What to do | Nothing but the line with "How great a distance separates the" and the lines after it, through the end of the records below, is to be repeated, exactly as it is.

[Spatial question entries]
━━━━━━━━
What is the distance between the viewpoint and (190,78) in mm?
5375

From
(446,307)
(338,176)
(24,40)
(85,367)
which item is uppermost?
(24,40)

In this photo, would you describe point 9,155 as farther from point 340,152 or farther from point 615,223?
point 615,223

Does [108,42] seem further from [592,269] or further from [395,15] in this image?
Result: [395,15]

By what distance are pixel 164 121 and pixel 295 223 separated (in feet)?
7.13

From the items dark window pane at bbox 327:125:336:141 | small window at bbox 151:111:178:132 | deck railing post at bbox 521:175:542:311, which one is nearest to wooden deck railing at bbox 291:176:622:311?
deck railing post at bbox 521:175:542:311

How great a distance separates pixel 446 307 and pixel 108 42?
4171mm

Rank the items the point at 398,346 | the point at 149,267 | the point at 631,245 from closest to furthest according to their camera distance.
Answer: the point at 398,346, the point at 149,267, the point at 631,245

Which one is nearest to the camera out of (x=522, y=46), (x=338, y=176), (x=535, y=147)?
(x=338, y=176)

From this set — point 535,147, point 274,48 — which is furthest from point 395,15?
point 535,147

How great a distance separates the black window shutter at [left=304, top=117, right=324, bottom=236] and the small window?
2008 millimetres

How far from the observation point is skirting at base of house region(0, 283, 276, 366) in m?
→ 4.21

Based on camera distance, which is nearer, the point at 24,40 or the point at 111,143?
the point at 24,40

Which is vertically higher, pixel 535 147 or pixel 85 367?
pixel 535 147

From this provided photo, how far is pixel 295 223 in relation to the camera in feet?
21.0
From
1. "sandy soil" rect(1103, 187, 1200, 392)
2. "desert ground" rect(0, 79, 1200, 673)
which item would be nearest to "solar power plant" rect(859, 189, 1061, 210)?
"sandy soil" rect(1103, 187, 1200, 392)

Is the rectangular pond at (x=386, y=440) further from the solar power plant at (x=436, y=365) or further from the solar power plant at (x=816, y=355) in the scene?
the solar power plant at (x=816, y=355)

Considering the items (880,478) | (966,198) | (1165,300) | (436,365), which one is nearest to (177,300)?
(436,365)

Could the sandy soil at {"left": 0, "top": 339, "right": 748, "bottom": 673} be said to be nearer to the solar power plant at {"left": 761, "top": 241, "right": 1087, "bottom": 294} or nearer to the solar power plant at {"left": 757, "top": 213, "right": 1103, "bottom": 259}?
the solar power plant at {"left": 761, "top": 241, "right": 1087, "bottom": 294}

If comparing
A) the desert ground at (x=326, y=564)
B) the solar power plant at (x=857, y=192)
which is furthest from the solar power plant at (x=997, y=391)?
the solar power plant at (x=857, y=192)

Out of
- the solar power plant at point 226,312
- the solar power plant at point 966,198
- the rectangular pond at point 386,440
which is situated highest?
━━━━━━━━
The result |
How great a distance separates the black window shutter at [left=304, top=117, right=324, bottom=236] and the small window?
2008 millimetres

How far from the observation point is skirting at base of house region(0, 283, 276, 366) in m?
→ 4.21

Based on camera distance, which is nearer, the point at 24,40 or the point at 111,143?
the point at 24,40

Which is vertically higher, pixel 535 147 or pixel 85 367?
pixel 535 147

From this provided photo, how far is pixel 295 223 in relation to the camera in feet?
21.0
From
1. "sandy soil" rect(1103, 187, 1200, 392)
2. "desert ground" rect(0, 79, 1200, 673)
which item would be nearest to "solar power plant" rect(859, 189, 1061, 210)?
"sandy soil" rect(1103, 187, 1200, 392)

Is the rectangular pond at (x=386, y=440) further from the solar power plant at (x=436, y=365) or further from the solar power plant at (x=816, y=355) in the scene?
the solar power plant at (x=816, y=355)

Considering the items (880,478) | (966,198) | (1165,300) | (436,365), which one is nearest to (177,300)?
(436,365)

Could the sandy soil at {"left": 0, "top": 339, "right": 748, "bottom": 673} be said to be nearer to the solar power plant at {"left": 761, "top": 241, "right": 1087, "bottom": 294} or nearer to the solar power plant at {"left": 757, "top": 213, "right": 1103, "bottom": 259}?
the solar power plant at {"left": 761, "top": 241, "right": 1087, "bottom": 294}

If comparing
A) the desert ground at (x=326, y=564)
B) the solar power plant at (x=857, y=192)
which is furthest from the solar power plant at (x=997, y=391)?
the solar power plant at (x=857, y=192)

Out of
- the solar power plant at point 226,312
- the solar power plant at point 966,198
- the rectangular pond at point 386,440
which is situated highest?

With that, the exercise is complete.